A rigid–flexible coupled multibody dynamic model of the crank-connecting rod mechanism is then established to incorporate the flexibility of key components. Comparative simulations demonstrate that, compared with the pure rigid-body model, the rigid–flexible coupled model captures the fluctuation characteristics of bearing/base reaction forces more realistically. In particular, the inclusion of crankshaft and connecting rod flexibility leads to notable changes in both the amplitudes and spectral features of the reaction forces, thereby improving the engineering fidelity of balancing assessment.

On the basis of the rigid–flexible coupled framework, a multi-objective optimization of balance weight masses is performed in ADAMS/Insight, with the peak base/casing reaction forces in the $xy$ directions defined as the optimization objectives. The optimized configuration reduces the peak reaction force by 40.4% in the $x$ direction and by 26.5% in the $y$ direction, effectively suppressing inertial excitation without a significant increase in structural mass and substantially reducing the workload associated with balance mass selection in practical engineering applications.

Overall, this work establishes an integrated methodology comprising theoretical analysis, balancing design, high-fidelity simulation, and parameter optimization for inertial force balancing of marine high-pressure air compressors. The proposed framework balances theoretical rigor and engineering practicality, and can serve as a useful reference for low-vibration design and vibration control of similar reciprocating machinery.

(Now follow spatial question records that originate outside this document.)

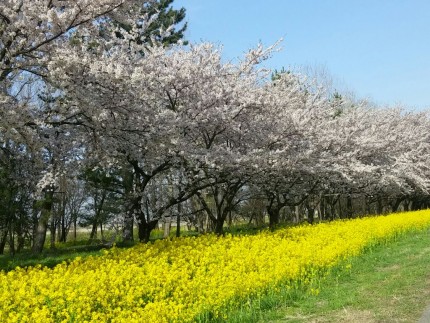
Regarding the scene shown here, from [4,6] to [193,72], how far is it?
6.61m

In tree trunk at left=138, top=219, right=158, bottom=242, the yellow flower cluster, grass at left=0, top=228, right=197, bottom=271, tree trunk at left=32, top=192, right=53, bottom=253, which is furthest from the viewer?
tree trunk at left=32, top=192, right=53, bottom=253

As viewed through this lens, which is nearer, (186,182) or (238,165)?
(238,165)

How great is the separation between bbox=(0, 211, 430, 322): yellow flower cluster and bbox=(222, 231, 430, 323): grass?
36cm

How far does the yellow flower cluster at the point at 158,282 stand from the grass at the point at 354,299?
14.1 inches

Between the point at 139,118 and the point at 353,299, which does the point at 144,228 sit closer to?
the point at 139,118

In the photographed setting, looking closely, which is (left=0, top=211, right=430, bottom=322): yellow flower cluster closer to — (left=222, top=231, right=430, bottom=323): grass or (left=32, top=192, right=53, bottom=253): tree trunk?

For shipboard applications, vibration generated by the compressor can be transmitted through the mounting supports to the base, connected piping, nearby auxiliary equipment, and local deck-supporting structures, thereby affecting structural reliability, cabin noise, and crew comfort. By reducing the support reaction force at the source, the present methodology contributes to low-vibration design of marine compressor systems. Moreover, although the present work is carried out for a marine V-type high-pressure air compressor, the proposed workflow can also be extended to other high-speed reciprocating compressors and analogous crank–slider machinery in which inertial force balancing and component flexibility are both important.

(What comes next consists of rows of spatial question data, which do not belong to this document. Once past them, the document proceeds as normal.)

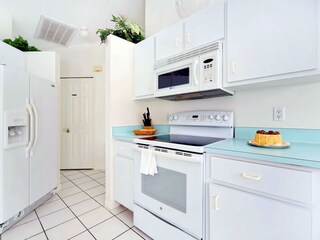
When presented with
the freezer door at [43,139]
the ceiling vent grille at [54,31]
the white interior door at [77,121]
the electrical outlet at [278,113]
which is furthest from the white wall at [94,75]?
the electrical outlet at [278,113]

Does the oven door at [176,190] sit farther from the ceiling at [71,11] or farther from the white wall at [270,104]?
the ceiling at [71,11]

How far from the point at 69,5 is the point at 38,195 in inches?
114

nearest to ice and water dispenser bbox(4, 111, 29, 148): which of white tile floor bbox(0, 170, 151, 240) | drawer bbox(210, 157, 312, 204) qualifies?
white tile floor bbox(0, 170, 151, 240)

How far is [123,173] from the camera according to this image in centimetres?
189

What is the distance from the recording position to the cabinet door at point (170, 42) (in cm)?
168

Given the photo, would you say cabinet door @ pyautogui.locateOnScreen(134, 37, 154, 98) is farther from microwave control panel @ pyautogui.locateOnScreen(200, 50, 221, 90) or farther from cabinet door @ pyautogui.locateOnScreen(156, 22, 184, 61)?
microwave control panel @ pyautogui.locateOnScreen(200, 50, 221, 90)

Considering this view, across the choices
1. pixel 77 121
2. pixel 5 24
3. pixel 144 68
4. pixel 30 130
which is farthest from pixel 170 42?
pixel 77 121

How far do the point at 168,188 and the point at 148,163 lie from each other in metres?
0.27

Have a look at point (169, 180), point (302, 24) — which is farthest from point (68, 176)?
point (302, 24)

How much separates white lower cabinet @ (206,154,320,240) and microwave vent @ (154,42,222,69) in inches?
36.6

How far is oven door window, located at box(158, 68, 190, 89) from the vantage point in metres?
1.63

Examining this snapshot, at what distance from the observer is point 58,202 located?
2.22m

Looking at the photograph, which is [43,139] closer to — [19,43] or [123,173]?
[123,173]

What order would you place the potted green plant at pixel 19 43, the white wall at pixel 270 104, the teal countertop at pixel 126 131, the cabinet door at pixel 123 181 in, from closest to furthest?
the white wall at pixel 270 104 < the cabinet door at pixel 123 181 < the teal countertop at pixel 126 131 < the potted green plant at pixel 19 43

Although the present study demonstrates the effectiveness of the proposed rigid–flexible coupled balancing and optimization framework, several limitations remain. Experimental validation of the simulated support reaction forces and the optimized balance mass configuration has not yet been completed. In addition, frequency response analysis, chassis/foundation structural response, and more detailed friction/valve dynamics modeling were beyond the current scope. These issues will be addressed in future work to further improve the physical fidelity and engineering applicability of the model.